> **Excerpted passage**:
◇ ◇ ◇ ◇ ◇

With the war came a boost to the area's economy, which had declined as the wheat boom receded and freight rates climbed, but the war presented the life insurance industry with the problem of wartime policies. Most firms charged extra premiums for those in the service, but Great-West kept its extra charges at a minimum as part of its war effort. Throughout the war, the company managed to keep up its record, maintained since 1906, for writing more ordinary business in Canada annually than any other company. Nevertheless, the war's impact was felt: claims for wartime deaths totaled $1.5 million. Almost as catastrophic was the flu epidemic that flared up at the war's end from 1918 to 1919, which cost Great-West more than $1 million in death claims.
Canada, like other countries, then contended with conditions following the war, including high rates of inflation and unemployment, labor unrest, and slowed agricultural output. Though the economic situation worsened through the 1920s, Great-West showed a steady increase in business. In 1920, U.S. operations were extended into Michigan and Minnesota. That same year, Great-West became one of the first companies to offer group insurance. The concept took many years to catch on. In 1940 group insurance was still only nine percent of the company's total business. In later years it comprised more than half. In 1926 Macdonald retired as president, succeeded by G.W. Allan, who had been company director for 22 years.
Great-West, which had initially concentrated its investments in farm mortgages, had diversified since the war into government bonds and city mortgages. Because of its diversified investments and the fact that stock holdings were a very small part of the company's portfolio, Great-West was well insulated when the market crash of 1929 occurred.
The Great Depression years of the next decade provided a new challenge. Business declined between 1932 and 1937, but Great-West managed a gradual increase in assets during the period. By the company's 45th anniversary in 1936, it provided coverage for nearly one million people in North America, issuing an average of 60 policies per business day. New insurance plans were introduced during the Depression, including a policy for the professional woman and a family protection policy. By the summer of 1939, Great-West was again enjoying record-breaking figures in applied business.
The decade of depression was ended by the outbreak of World War II, which stimulated employment and industrial activity. The life insurance industry was dramatically revived, and between 1939 and 1945 Great-West enjoyed tremendous growth as well as expansion into Indiana, Missouri, Ohio, Kansas, California, and Pennsylvania. Group insurance and group pension plans steadily increased. Also during the war years, Great-West entered into the individual accident and health insurance fields. The company changed presidents in 1940, when M.F. Christie took the job, and again in 1943, when W.P. Riley assumed the position.
During the postwar boom, the company's business boomed too. In 1946 Great-West's business-in-force reached the $1 billion mark. It would reach its second billion only six years later and its third three years after that. The company continued its expansion in the United States, entering seven more states between 1946 and 1952. In 1958 it started doing business in five more states and the District of Columbia. Also in 1958 Great-West began technological expansion; it purchased the first computer in western Canada.
Growth continued throughout the prosperous 1960s. In 1968 Great-West became the first Canadian company authorized to sell a variable annuity in the United States. More than $1 billion of new business was contracted that year.

◇ ◇ ◇ ◇ ◇

> **Records for the exercise**:

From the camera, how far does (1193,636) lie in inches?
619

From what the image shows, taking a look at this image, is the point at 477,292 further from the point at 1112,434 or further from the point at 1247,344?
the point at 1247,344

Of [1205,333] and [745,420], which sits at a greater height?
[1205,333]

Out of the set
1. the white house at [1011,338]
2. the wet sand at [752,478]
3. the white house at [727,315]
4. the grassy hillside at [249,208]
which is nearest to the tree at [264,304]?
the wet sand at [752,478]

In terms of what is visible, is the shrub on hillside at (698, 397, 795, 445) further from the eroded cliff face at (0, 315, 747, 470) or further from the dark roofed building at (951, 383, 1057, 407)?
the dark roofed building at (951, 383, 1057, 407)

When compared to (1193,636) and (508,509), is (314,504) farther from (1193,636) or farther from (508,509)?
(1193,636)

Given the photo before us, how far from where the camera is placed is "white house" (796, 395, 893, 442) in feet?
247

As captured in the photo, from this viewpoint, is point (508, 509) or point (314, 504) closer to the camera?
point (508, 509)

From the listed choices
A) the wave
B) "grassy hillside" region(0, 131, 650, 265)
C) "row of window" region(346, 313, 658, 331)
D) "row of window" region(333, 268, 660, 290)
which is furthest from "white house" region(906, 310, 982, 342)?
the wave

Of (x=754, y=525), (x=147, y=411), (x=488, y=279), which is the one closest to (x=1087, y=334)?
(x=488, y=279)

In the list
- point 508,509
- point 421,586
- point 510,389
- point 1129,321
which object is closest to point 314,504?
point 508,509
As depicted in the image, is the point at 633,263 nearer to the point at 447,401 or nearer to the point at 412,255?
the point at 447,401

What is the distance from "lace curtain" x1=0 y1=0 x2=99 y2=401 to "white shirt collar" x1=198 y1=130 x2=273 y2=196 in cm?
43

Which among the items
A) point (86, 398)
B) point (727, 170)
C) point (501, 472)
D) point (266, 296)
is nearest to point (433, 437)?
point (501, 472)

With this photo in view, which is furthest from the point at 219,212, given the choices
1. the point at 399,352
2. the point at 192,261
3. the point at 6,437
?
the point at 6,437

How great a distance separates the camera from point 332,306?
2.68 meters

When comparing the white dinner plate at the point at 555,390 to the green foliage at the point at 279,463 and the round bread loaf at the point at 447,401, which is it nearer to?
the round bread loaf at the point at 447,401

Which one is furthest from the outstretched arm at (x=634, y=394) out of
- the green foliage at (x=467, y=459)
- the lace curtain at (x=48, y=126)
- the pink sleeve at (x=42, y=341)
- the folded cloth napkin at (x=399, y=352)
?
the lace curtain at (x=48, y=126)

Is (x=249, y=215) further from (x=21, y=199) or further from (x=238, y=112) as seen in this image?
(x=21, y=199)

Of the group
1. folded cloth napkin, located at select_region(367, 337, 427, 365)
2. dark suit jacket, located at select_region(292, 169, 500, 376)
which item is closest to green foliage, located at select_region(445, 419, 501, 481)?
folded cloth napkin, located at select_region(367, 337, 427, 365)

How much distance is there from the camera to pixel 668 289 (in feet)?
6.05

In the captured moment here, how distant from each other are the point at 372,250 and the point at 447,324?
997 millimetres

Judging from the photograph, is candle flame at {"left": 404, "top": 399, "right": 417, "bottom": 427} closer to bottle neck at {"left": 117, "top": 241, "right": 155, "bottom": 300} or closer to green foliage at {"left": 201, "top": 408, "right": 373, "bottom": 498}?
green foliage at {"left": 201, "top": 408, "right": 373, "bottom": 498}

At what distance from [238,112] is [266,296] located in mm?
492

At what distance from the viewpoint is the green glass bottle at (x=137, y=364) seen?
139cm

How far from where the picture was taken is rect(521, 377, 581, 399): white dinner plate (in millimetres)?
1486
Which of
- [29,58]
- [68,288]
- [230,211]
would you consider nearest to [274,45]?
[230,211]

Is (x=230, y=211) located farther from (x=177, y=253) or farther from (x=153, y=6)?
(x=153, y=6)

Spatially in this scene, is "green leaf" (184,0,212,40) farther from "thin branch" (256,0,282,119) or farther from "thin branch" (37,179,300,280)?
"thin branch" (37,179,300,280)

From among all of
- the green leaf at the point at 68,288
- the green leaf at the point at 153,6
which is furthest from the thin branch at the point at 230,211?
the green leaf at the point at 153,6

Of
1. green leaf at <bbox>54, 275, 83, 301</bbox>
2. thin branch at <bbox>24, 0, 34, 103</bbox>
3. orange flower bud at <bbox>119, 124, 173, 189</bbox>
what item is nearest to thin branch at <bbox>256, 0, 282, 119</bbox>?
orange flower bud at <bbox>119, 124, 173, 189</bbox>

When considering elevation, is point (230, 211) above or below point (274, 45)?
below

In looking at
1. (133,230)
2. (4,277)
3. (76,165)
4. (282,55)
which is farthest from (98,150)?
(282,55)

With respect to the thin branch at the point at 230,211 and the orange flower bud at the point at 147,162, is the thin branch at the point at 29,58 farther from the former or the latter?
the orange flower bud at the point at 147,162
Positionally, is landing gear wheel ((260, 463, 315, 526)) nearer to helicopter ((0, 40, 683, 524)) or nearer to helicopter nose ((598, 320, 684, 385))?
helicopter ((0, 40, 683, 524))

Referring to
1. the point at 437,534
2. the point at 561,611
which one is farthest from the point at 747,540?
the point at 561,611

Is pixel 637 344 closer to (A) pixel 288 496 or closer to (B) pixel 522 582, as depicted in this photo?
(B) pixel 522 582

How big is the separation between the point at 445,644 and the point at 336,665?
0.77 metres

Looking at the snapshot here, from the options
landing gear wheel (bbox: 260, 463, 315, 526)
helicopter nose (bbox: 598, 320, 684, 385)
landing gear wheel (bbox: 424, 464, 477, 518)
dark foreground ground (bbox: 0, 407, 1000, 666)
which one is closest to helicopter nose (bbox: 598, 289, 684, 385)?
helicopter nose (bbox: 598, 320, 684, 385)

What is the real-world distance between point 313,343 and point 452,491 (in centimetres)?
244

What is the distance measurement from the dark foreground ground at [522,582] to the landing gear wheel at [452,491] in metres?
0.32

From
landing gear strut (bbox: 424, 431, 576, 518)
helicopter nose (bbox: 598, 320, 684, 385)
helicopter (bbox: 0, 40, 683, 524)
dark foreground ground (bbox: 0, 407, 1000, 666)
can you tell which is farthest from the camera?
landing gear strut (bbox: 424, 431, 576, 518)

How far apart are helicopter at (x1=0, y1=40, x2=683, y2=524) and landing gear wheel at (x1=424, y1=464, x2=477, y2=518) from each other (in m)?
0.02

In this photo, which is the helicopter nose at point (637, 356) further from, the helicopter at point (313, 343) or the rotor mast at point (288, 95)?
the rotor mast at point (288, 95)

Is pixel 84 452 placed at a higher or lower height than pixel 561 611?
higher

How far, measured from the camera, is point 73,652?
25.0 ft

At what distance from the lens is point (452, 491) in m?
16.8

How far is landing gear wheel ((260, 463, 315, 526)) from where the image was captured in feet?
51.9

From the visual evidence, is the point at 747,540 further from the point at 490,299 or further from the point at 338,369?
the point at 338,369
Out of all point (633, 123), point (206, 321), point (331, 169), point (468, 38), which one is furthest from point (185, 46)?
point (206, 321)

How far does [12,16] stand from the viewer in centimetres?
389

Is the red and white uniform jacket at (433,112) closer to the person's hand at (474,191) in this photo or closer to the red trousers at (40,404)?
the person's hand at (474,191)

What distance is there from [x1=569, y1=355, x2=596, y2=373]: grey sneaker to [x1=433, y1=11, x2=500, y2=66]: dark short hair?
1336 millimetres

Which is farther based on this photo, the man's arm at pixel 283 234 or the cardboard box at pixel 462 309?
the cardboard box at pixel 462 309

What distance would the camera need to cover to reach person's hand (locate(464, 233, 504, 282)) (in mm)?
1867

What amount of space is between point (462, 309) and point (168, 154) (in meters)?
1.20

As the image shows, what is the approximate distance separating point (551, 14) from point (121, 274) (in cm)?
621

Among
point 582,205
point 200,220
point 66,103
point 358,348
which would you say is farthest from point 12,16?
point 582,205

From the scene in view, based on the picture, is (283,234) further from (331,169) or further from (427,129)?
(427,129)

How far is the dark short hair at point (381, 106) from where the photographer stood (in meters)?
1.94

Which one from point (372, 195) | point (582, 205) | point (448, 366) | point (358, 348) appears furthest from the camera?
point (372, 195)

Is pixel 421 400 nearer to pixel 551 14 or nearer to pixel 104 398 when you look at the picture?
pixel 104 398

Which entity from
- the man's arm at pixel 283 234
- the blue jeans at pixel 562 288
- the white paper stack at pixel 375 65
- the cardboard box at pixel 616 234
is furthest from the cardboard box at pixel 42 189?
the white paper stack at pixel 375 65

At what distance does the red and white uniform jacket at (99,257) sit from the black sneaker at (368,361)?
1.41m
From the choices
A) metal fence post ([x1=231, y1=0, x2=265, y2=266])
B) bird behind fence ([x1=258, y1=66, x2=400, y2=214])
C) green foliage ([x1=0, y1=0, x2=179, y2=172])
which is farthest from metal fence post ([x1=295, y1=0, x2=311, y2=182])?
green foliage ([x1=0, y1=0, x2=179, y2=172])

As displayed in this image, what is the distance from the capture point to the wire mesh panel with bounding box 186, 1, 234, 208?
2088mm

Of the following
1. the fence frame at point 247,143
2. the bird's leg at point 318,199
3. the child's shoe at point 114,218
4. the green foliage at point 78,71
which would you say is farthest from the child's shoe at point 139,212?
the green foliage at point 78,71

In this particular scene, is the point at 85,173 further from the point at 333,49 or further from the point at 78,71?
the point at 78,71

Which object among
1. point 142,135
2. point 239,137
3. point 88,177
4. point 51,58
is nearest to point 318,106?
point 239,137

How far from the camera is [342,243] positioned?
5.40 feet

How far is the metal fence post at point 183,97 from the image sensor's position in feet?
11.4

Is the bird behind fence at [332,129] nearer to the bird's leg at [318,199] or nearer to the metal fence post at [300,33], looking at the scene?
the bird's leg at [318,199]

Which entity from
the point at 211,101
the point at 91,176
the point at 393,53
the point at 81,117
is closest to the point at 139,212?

◇ ◇ ◇ ◇ ◇

> **Challenges**:
(a) Locate each line in the records that contains the word "centimetres" and copy it out. Case counts.
(b) Carry on the passage about Great-West's history, picking up after its final sentence.

> **Outputs in order**:
(a)
What is the real-world distance between point 313,343 and point 452,491 (in centimetres)?
How far does [12,16] stand from the viewer in centimetres?

(b)
Business in the United States grew rapidly. By 1973 Great-West was licensed in 28 states and the District of Columbia, and had opened a marketing office in Denver, Colorado. The company separated its Canadian and U.S. operations, except for investment and corporate operations, in 1979. It also opened the company's U.S. headquarters in Denver that year. By then Great-West Life was operating in 45 states. From 1979 to 1983 U.S. business nearly doubled.
During the next decade, Great-West concentrated on product development, asset management, and developing the two regional operations. The Canadian and U.S. markets developed different needs during the 1980s. One of the company's new products was a universal life policy, first introduced in 1982--the first of its kind designed for the Canadian market. A similar policy was introduced in the United States the following year.
Another Great-West innovation was a system it introduced in Canada that paid agents levelized commissions and offered loan arrangements for agents needing additional income. It was the first insurance company in North America to adopt such a system. This arrangement allowed the sales force to experiment with the sale of new products with less fear of financial repercussion. As a result, universal life business increased from 30 percent in 1983 to almost 60 percent in 1985. Over those three years, career agents enjoyed a 65 percent compound growth rate in average earnings.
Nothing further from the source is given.